Rizzardini, nativo di Pola, è un ragazzo che vive appartato e si dedica nelle sue ore libere esclusivamente allo sport.

Quando si sparge la notizia del delitto, tutta la città, ma specialmente la classe operaia, ne rimane fortemente impressionata. Le maestranze del Cantiere Navale Triestino, dove sono occupati i due giovani, abbandonano il lavoro verso le 9 in segno di protesta.

La Commissione Esecutiva della Camera del Lavoro, riunitasi d’emergenza nella mattinata, delibera di invitare tutta la classe lavoratrice a manifestare il proprio cordoglio per le vittime ed il suo sdegno contro l’infame delitto con l’immediato abbandono del lavoro. In brevissimo tempo tutte le officine ed i cantieri delle diverse industrie della città rimangono silenziosi. La Camera del lavoro si assume anche il compito di organizzare i funerali.

La tragica morte dei due operai quindi si trasforma in una manifestazione imponente.

Fin dalla nascita del Cantiere le morti di operai avvenute tragicamente compattano la classe operaia che in queste occasioni si unisce in manifestazioni identitarie e di lotta. È cosi nel caso di morti sul lavoro o altre morti tragiche e lo e ancor di più nel caso di operai uccisi da oppositori politici o dalle forze dell’ordine fintanto che la situazione politica lo permetterà.

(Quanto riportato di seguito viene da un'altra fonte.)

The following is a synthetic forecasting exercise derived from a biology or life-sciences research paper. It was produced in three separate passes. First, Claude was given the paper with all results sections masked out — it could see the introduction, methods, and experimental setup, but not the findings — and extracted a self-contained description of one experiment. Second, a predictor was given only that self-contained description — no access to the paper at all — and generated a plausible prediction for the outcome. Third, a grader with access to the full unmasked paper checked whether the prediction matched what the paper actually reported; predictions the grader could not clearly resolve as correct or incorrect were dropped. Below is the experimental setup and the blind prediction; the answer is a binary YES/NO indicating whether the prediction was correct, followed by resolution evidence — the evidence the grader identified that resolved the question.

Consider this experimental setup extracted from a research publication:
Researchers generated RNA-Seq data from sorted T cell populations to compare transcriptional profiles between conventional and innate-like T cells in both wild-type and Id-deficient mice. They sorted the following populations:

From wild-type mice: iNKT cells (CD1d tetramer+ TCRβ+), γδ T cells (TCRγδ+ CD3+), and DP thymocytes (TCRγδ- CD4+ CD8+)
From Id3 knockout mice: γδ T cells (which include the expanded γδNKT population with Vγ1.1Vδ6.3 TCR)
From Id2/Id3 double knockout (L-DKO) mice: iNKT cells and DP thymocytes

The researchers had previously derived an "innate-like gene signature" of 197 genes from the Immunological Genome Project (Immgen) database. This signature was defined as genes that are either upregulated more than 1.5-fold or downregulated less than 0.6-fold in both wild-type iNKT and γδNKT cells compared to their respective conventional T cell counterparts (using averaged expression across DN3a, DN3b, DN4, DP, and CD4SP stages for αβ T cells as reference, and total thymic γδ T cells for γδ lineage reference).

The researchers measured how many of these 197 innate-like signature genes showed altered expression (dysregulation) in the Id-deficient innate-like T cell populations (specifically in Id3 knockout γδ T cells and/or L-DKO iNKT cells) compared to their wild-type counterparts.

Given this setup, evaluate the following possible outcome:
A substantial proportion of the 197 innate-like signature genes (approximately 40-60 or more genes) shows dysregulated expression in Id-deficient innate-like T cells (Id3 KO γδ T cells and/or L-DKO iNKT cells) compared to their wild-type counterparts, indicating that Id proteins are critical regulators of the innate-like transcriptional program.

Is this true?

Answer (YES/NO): YES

I funerali di Nicolausig e Rizzardini sono solenni. Via IX giugno a stento riesce a contenere la folla che marcia greve e composta fino al cimitero sotto il rigido controllo di carabinieri, fanteria, cavalleria e agenti in borghese. Il corteo e costellato di ghirlande di fiori, bandiere rosse e la bandiera nera nera degli anarchici.

Le orazioni funebri sono tenute da Alfredo Callini per la Camera del lavoro seguito da Giuseppe Tuntar per i comunisti che alla fine del funerale verrà sottratto a fatica da un pestaggio organizzato da una squadra fascista.

Chiudono le esequie i libertari di Monfalcone a nome dei quali prende la parola Serafino Frausin. Figura tra le più rappresentative dell’anarchismo monfalconese, a metà giugno del 1921 i fascisti lo avevano aggredito lasciandolo esanime a terra con la testa spaccata (per tutta la lunga ed avventurosa vita ebbe un buco nel cranio in seguito a quel pestaggio). Soccorso, venne condotto all’ospedale di Monfalcone salvandosi in extremis. I fascisti però volevano eliminarlo definitivamente e si stavano dirigendo al nosocomio quando i compagni, anticipando gli avversari, lo condussero all’ospedale di Trieste per metterlo in salvo.

Non rinuncerà ad essere presente per dare l’estremo saluto a questi due giovani compagni, primi caduti monfalconesi nello scontro con i fascisti.